## Задача
Напечатайте без изменений часть отрывка о сопротивлении колхозам, начиная со слов «Присланный из Москвы» и заканчивая словами «против мирного населения.».

## Выбранный отрывок
Источник: Государственный архив Минской области. Ф. 3402. Оп. 1. Д. 5, Л. 4; Ф. 2424. Оп. 1. Д. 35. Л. 4.
Как видим, той зажиточной жизни, о которой так много писалось в газетах и говорилось в речах уполномоченных представителей, работников специальных политотделов, которые до 1953 г. существовали при каждой МТС, крестьянин так и не почувствовал. Работа в колхозах не ладилась, сельчанин, как пишет барановичский исследователь М. И. Бернат,
«не мог приспособиться к непривычному ему образу жизни. Имели место случаи пассивного сопротивления: невыход на работу, безразличие к ней, бесхозяйственное отношение к имуществу, сельхозинвентарю и, что даже удивительно, к животным, мелкое хищение и др.»{44}.
Впрочем, встречались случаи и активного сопротивления — вооруженного. В значительной степени способствовала этому изощренная репрессивная политика партийных чиновников, которые, подчиняясь «кураторам» коллективизации — органам МГБ, расставляли на должности председателей колхозов и сельских Советов бывших помещиков. Вряд ли такое было бы возможно где-то, помимо Советской Белоруссии. Так, председателем колхоза «Искра», что в соседнем Городищенском районе, стал сын помещика Б. Б. Вильчковский, а членами колхоза, естественно, стали бывшие его батраки. Колхозники, доведенные до отчаяния, убили «красного феодала»[2].
Присланный из Москвы в 1948 г. второй секретарь ЦК КП(б)Б Игнатьев вводит институт заложничества, т. е. дает указание за каждый террористический акт против колхозного актива репрессировать 10 «кулаков» и «подкулачников»{45}. К слову, такими же нормами и методикой пользовались нацисты, воевавшие не столько против партизан, сколько против мирного населения.
Еще один, не менее показательный случай из истории сопротивления. Только не антифашистского, как это было пару лет назад, а уже антиколхозного. По свидетельству минского исследователя Д. Лисейчикова, крестьяне, отстаивая свои права, не чурались и таких цивилизованных методов борьбы, как обращение в судебные инстанции. Так, Станислав Турковский, крестьянин-середняк из д. Своятичи Ляховичского района, вступил в конфликт с председателем Своятичского сельского Совета Стульбой, из-за того, что последний ликвидировал кружки любителей садоводства и пчеловодства, созданные С. Турковским весной 1945 г. при своятичском клубе. В Ляховичи тут же поступает компромат на «первого кулака на весь сельсовет». Ляховичский районный суд признает Турковского виновным в сотрудничестве с нацистами и антисоветизме и до окончательного решения вопроса помещает его в тюрьму. Крестьянин пишет письмо в Барановичи своему бывшему командиру партизанского отряда Оскирко, Тот выдает ему соответствующую справку о том, что в годы оккупации Турковский воевал в его партизанском отряде, и обещает поддержку. Обосновать обвинение против бывшего советского партизана оказалось нечем: в Своятичах не нашлось ни одного свидетеля его сотрудничества с нацистами. Из Совета Министров БССР пришел ответ-приказ на жалобу 120 сельчан — ускорить рассмотрение дела. Турковский освобождается из-под стражи. Минфин выплачивает ему денежную компенсацию (!).

## Собранные сведения
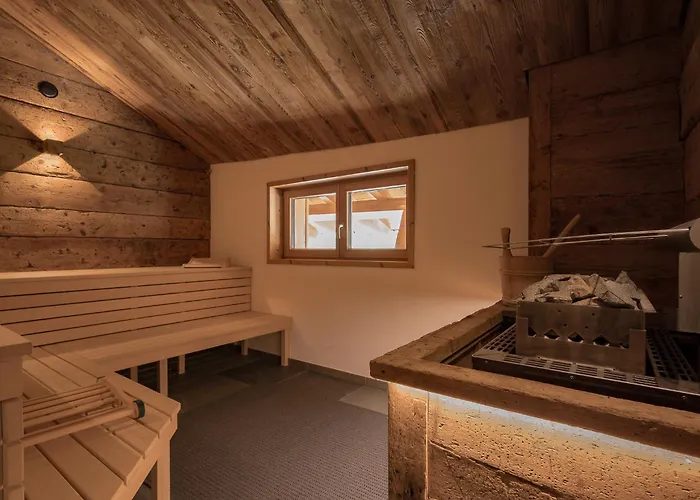 Hotels in Kochel am See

## Выполненное задание
Присланный из Москвы в 1948 г. второй секретарь ЦК КП(б)Б Игнатьев вводит институт заложничества, т. е. дает указание за каждый террористический акт против колхозного актива репрессировать 10 «кулаков» и «подкулачников»{45}. К слову, такими же нормами и методикой пользовались нацисты, воевавшие не столько против партизан, сколько против мирного населения.